We attempted to hybridize Zea mays with Tripsacum with the object of studying the chromosome affinity between such species and the possible incorporation of some characters of the wild species into Zea mays. For this purpose, 100 ears of Zea mays (2n = 20) were pollinated with Tripsacum dactyloides 2n = 72), developing 400 shriveled seeds. Since they had not germinated by themselves, the mature embryos were cultured "in vitro." Development of some plants was obtained but only 3 of them survived after transplantation. Two were confirmed as hybrids because their somatic chromosome number was 46.

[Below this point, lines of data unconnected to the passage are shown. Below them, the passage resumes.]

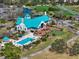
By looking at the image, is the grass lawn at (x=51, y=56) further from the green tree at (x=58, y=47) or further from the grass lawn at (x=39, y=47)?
the grass lawn at (x=39, y=47)

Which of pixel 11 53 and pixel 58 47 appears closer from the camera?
pixel 11 53

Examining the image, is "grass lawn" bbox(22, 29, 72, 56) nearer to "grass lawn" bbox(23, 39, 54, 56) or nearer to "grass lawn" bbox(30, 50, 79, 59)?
"grass lawn" bbox(23, 39, 54, 56)

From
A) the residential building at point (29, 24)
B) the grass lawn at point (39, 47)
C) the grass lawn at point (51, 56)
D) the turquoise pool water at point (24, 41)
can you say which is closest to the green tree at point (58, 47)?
the grass lawn at point (51, 56)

Morphologically the hybrids are similar to Tripsacum with slow growing at the beginning but with rapid development afterwards, flowering two years after implantation. Cytogenetic studies were carried out, obtaining the following results. In Tripsacum the meiotic configurations most frequently found were 26II + 5IV; 24II + 6IV; in Zea mays, as is known, 10II; and in the hybrid, 18II + 10I. In the hybrid, apparently the chromosomes of Tripsacum would pair by autosyndesis and the monovalents would correspond to Zea mays. In exceptional cases, 1 or 2 trivalents were observed, and frequently more than 10I were found. In Tripsacum, as well as in the hybrid, the chromosomes had large terminal knobs. Other chromosomes had joined themselves obtaining 6 or 7 "conglomerations" of knobs. In anaphase different numbers of chromosomes migrated to each pole, leaving some lagging chromosomes. The fertility of the pollen was 60%, but apparently viable seed could not be obtained.
From these preliminary studies on the hybrid Zea mays x Tripsacum dactyloides it can be concluded: (a) It is very difficult to obtain this hybrid, due to the fact that most of the developing seeds are the product of a parthenogenetic multiplication of the pollen of Tripsacum (patroclinous plants) and not true hybrids. (b) In the hybrid, in the chromosomes of Tripsacum dactyloides, the phenomenon of autosyndesis can occur, forming bivalents. (c) The chromosomes of Zea mays and Tripsacum dactyloides have not much homology since only occasionally were they partially paired.